KK: Umm, nothing. Nothing that I can talk about. I’m in talks for one film, though.
RM: Does that make you insecure? This is a business where they say you’ve always got to have the next job lined up.
KK: It has been like that in the past, but now I see the pattern. The good jobs are few and far between. Of course, I have a podcast and the theatre going on. And I keep writing. I am also in a very happy place. I have found love and I’m settling in. I do worry about what I’m going to do next. But by the end of this year, if certain things work out, I will be very busy. So okay, let’s enjoy this time walking the dog.
RM: It’s been 10 years since Dev D, which was the turning point for you. Do you feel like Mumbai and this industry is home?
KK: Yeah, I think I do. I have a very close-knit group of friends and community here. There is always a sort of creative buzz around me, which I enjoy. I do hate Bombay many times, like I want to live in the hills or near trees.

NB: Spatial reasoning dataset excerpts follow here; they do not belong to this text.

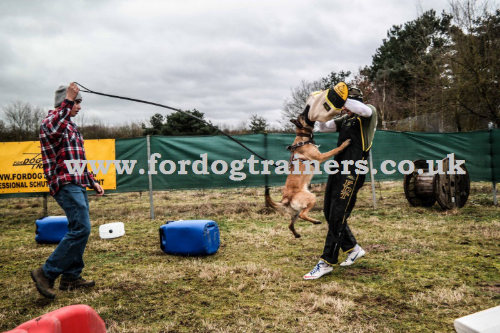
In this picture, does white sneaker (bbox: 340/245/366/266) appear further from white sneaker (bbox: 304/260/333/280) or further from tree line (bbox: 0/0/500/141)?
tree line (bbox: 0/0/500/141)

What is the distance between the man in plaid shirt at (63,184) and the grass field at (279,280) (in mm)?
324

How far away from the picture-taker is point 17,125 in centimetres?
2214

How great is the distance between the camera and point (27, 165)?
8648mm

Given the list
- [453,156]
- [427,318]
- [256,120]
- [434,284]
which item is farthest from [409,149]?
[256,120]

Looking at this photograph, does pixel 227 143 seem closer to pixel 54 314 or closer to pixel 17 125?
pixel 54 314

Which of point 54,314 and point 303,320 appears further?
point 303,320

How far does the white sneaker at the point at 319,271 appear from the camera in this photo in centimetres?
392

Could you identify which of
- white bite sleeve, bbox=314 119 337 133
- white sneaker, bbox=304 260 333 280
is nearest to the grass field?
white sneaker, bbox=304 260 333 280

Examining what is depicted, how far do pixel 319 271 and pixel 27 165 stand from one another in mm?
8154

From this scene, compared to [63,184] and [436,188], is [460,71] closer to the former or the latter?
[436,188]

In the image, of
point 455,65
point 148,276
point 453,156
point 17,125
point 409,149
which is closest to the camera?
point 148,276

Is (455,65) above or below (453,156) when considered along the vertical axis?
above

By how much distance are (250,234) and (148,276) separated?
8.18ft

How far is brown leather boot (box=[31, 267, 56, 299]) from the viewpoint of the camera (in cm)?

RM: How different were you as a person during Dev D?
KK: I was more chaotic, selfish…younger and self-conscious. I was worried about everything—the accent, language, how to act. It’s also where I met Anurag [Kashyap, her ex-husband] and we got close; that whole gang. It’s really nice to have started somewhere like that.
RM: Finally, do you know where you’d like to be five years from now?
KK: I would like to be less stressed about work. My aim is to be less ambitious, and more focused. And, I want babies.
RM: A bunch of them?
KK: Let’s see if I can manage one. This [pointing to her dog Kiara] is practice.